_SOURCE PASSAGE_:
====

Posted by: Kathy Temean | May 8, 2021

Illustrator Saturday – Nadja Sarell

Nadja Sarell is an illustrator living in Helsinki, Finland. She graduated with MA in Dance from Theatre Academy Helsinki. Soon after that she moved to a small town in North Wales to study children’s book illustration. She graduated from North Wales School of Art and Design with BA in Illustration for Children’s Publishing in 2004.

Since then she has worked as a freelance illustrator for children’s publishing in Finland and abroad. She loves to teach art, illustration and dance for both children and adults. She is also passionate about surface pattern design and enjoys creating charismatic, expressive book characters.
If Nadja was an animal, she would be a cat living in an old mansion with a large fireplace and a comfy sofa. Her favourite things are her family, music, dancing, black coffee and chocolate.


I draw the line art with different kinds of pencils and crayons. These are usually scanned in grayscale.

I draw a rough with quite a lot of details. A lot of the details have been requested by the author Katie Petruzziello. She has been a great art director as well as an author and publisher.

After I have scanned the different parts of a spread, I clean up the scanned illustrations and start working on the colouring.

The final illustration of Mila’s bedroom with all the details has been really fun to work on! Since the book is based on the real-life Mila and her family, there is also little sister Sofia and our little side character the Purple Cat. I have added patterns and textures that I have created beforehand.


How long have you been illustrating?

I’ve been a freelance illustrator since I graduated from ”Illustrating for Children’s Publishing” BA course in 2004. I have also done several other jobs and been a stay-at-home mum for my son, so I have only been working as a fulltime children’s book illustrator for the past 4-5 years. I did a degree in dance before realizing that I really wanted to learn about picture book art, visual storytelling and illustration. So I have also taught dance for kids and adults as well as taught illustration and workshops.

What and when was the first piece of art you created for money?

I think my first paid commission was soon after my graduation. I illustrated a fun book for young girls with tips about games, recepies, sleepover activities, beauty tips and so on. The book had black and white illustrations, and it was for a Finnish publisher.

Have you always lived in Finland?

Yes, apart from the three I lived in Wales, UK when I was studying my illustration degree.

You mention you taught dance and graduated as a dancer with MA in Dance from Theatre Academy in Helsinki. Was dance something you always wanted to do while growing up?

When I was a child I danced all the time! I started dance classes when I was 3 or 4 years old. So I basically grew up with dance and music. But I was also into drawing and creating my own stories and little illustrations. We had lots of books at home as my Mum worked in a large publishing company. I used to cut out illustrations from their catalogues. I loved the smell of books, I still do. So I was also brought up with attention to language, narrative art and beautiful books. I also played classical piano, so when the time came to choose which direction I would take, it wasn’t easy. But I was in love with dancing, so I chose that. I did go to art classes as a child too, for which I’m so grateful for my parents. They gave me the opportunity to do all the things I loved, but it was never forced. I didn’t do any sports, though!

====

_WHAT IS BEING ASKED_: Please state where Nadja Sarell earned her MA in Dance, according to the profile. The material after this profile is separate from it.

_INFORMATION SHOWN_:
====

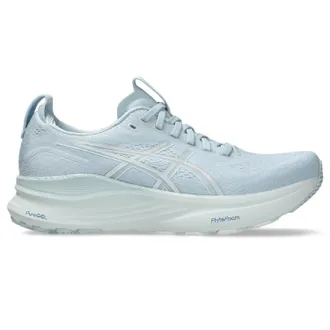 Asics Womens GEL-Kayano 32 Road-Running Shoes Blue 8.5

====

_SOLUTION FOR THIS TASK_: Theatre Academy Helsinki.